## TASK DESCRIPTION
Please give back word for word the lines of the material below between the line containing "Kominek Na Olejek" and the line containing "HP W1335A - originálny", inclusive.

## EXTRACTED RECORDS
------------
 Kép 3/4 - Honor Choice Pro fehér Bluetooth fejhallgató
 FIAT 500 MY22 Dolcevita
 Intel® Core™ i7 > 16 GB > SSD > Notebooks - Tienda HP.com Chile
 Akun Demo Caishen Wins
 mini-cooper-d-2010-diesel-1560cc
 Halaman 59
------------
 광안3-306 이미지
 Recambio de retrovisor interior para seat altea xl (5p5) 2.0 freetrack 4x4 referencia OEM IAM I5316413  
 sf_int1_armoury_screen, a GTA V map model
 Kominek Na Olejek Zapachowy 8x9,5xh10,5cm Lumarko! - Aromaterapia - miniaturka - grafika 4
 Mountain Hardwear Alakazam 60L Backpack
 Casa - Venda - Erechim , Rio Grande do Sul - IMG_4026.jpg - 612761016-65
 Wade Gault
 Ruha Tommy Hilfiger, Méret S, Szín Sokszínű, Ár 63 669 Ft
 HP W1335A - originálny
------------
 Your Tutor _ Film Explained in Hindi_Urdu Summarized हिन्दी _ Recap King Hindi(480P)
------------
## FINAL ANSWER
 Kominek Na Olejek Zapachowy 8x9,5xh10,5cm Lumarko! - Aromaterapia - miniaturka - grafika 4
 Mountain Hardwear Alakazam 60L Backpack
 Casa - Venda - Erechim , Rio Grande do Sul - IMG_4026.jpg - 612761016-65
 Wade Gault
 Ruha Tommy Hilfiger, Méret S, Szín Sokszínű, Ár 63 669 Ft
 HP W1335A - originálny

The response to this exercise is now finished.